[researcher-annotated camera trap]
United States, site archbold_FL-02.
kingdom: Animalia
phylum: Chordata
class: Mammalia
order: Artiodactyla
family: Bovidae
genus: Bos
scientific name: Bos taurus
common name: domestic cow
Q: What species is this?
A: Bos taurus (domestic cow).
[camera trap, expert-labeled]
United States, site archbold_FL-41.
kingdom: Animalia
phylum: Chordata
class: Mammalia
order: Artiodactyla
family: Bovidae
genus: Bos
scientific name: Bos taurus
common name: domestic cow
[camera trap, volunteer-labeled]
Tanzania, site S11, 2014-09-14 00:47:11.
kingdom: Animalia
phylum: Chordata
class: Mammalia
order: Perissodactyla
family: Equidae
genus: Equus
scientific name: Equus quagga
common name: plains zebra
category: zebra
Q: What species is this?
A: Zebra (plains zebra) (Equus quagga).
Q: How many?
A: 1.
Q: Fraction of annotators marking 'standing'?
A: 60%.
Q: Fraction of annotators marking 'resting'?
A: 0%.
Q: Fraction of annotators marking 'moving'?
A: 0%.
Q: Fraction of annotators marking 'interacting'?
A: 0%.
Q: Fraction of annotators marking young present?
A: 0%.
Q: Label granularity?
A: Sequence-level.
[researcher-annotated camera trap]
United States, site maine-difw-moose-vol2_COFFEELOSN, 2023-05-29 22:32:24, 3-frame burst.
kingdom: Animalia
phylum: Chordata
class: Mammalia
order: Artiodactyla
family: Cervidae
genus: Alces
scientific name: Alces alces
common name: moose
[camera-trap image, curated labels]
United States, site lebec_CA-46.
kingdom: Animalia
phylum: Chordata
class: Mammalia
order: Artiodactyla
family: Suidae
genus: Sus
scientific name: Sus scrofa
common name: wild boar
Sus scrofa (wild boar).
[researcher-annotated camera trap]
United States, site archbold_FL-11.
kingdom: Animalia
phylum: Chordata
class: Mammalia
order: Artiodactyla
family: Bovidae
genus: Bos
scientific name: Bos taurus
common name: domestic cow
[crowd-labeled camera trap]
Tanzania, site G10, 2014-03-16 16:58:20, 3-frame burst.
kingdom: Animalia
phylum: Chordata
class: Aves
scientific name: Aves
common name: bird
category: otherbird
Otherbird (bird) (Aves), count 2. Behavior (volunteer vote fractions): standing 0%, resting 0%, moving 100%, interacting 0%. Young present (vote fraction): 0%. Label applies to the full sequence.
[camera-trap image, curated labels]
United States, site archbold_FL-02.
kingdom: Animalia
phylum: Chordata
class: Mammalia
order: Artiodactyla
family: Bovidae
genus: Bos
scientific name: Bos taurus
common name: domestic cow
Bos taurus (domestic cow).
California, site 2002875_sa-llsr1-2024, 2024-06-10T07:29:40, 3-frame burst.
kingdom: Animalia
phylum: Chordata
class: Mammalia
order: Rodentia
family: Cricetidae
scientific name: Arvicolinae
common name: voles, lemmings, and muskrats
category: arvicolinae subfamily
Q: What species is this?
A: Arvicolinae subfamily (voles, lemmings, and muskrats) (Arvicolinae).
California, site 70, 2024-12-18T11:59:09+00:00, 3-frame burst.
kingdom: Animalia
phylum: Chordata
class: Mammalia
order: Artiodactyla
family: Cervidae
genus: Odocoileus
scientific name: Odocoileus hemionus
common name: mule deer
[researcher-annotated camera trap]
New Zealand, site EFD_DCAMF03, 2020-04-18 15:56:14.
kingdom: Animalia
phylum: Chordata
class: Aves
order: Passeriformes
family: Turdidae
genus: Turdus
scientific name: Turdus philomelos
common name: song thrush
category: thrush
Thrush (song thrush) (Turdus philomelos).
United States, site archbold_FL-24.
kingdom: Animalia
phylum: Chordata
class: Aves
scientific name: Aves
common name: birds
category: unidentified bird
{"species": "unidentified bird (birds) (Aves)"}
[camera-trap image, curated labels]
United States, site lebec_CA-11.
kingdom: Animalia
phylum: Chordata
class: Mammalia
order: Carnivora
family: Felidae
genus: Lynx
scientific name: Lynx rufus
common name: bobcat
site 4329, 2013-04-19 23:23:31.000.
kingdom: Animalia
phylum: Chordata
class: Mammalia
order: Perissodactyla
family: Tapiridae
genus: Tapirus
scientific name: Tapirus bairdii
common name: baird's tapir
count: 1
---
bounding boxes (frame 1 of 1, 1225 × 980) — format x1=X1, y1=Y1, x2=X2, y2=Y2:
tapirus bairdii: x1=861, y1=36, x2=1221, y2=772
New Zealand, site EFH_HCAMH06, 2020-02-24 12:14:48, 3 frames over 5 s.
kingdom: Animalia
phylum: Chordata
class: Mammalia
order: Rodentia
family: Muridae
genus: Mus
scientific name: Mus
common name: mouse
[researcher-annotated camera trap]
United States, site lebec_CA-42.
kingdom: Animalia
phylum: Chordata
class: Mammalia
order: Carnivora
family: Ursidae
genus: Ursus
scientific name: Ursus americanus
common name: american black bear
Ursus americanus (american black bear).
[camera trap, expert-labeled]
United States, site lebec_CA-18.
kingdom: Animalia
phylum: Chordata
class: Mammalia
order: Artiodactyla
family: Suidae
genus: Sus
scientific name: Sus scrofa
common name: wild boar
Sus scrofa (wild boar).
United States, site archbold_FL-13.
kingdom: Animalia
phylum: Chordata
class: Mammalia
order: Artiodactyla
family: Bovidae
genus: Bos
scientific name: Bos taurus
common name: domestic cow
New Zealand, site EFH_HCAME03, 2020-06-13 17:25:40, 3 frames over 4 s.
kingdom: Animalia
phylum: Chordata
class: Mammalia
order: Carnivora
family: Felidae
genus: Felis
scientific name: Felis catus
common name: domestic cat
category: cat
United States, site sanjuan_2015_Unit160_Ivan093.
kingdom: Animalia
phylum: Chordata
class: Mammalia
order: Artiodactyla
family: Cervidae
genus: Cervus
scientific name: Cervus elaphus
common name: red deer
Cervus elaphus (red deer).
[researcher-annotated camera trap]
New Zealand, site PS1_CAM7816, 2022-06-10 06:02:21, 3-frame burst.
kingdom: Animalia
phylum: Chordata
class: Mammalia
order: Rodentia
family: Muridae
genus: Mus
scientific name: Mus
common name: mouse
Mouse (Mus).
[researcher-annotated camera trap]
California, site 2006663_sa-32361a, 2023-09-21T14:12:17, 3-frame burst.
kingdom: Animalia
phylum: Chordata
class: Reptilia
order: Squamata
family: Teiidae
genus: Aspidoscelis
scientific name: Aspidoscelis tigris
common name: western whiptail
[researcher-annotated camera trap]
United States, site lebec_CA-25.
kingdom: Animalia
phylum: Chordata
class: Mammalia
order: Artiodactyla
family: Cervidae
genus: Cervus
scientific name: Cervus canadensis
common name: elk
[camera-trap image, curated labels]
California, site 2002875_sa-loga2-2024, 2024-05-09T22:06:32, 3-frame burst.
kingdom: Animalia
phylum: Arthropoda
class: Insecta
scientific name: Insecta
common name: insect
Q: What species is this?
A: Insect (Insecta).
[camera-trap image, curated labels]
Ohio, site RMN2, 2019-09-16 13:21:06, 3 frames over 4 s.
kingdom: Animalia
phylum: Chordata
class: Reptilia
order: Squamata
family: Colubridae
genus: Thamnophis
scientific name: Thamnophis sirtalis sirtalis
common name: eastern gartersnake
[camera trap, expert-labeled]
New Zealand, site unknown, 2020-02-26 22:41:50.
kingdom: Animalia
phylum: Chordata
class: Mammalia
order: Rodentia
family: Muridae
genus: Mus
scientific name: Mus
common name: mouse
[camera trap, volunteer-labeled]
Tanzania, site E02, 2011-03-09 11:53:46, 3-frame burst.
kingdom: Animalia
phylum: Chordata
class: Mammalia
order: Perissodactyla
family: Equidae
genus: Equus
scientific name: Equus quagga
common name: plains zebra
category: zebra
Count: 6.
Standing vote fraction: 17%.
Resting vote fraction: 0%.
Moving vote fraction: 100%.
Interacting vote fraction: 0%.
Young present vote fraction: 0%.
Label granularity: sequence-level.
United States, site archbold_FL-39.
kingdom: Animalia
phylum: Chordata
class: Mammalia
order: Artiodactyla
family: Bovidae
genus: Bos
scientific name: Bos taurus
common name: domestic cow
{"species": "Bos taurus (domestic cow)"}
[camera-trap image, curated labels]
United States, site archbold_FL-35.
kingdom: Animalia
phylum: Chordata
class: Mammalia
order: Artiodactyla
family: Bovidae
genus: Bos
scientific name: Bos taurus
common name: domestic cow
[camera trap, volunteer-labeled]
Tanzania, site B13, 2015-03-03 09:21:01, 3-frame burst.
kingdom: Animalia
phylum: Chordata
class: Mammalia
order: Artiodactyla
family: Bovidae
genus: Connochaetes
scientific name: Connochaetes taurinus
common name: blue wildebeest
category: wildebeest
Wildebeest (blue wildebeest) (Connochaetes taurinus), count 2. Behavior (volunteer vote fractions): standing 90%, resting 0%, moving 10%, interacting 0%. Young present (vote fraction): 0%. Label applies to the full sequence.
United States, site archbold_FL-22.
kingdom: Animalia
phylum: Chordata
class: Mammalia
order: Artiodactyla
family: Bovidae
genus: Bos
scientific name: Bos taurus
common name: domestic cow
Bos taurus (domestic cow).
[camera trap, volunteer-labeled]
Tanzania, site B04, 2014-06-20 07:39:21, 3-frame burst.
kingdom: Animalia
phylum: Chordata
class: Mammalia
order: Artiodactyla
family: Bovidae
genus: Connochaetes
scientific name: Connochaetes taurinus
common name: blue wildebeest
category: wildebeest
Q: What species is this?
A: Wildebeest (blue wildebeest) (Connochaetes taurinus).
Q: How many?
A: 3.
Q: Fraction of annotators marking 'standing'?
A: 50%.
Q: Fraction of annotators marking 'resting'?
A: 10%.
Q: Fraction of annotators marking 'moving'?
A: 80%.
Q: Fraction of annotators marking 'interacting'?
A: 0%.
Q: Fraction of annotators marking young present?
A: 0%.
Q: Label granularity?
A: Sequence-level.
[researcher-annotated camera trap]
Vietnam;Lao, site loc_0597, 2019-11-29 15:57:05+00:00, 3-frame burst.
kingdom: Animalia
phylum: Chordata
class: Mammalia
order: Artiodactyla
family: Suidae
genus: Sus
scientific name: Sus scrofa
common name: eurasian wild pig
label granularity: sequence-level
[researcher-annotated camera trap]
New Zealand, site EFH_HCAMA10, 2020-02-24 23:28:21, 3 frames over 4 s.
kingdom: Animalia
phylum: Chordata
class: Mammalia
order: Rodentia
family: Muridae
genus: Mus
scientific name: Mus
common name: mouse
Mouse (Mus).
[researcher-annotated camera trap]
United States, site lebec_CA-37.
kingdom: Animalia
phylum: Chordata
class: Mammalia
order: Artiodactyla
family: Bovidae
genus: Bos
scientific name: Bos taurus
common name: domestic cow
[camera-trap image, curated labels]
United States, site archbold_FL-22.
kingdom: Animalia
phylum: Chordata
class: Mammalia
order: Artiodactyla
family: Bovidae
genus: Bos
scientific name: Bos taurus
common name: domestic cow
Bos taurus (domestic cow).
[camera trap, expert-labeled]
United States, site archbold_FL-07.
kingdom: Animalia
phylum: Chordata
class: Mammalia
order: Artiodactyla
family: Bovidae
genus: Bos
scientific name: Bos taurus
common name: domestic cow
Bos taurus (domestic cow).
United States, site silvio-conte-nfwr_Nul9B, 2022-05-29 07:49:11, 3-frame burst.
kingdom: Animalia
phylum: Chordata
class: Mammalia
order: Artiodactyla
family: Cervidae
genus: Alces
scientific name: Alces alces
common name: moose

-------------------------

§ WHAT YOU NEED TO DO
From the data, list each line in which the string "California" appears.

§ WRITTEN RESPONSE
California, site 2002875_sa-llsr1-2024, 2024-06-10T07:29:40, 3-frame burst.
California, site 70, 2024-12-18T11:59:09+00:00, 3-frame burst.
California, site 2006663_sa-32361a, 2023-09-21T14:12:17, 3-frame burst.
California, site 2002875_sa-loga2-2024, 2024-05-09T22:06:32, 3-frame burst.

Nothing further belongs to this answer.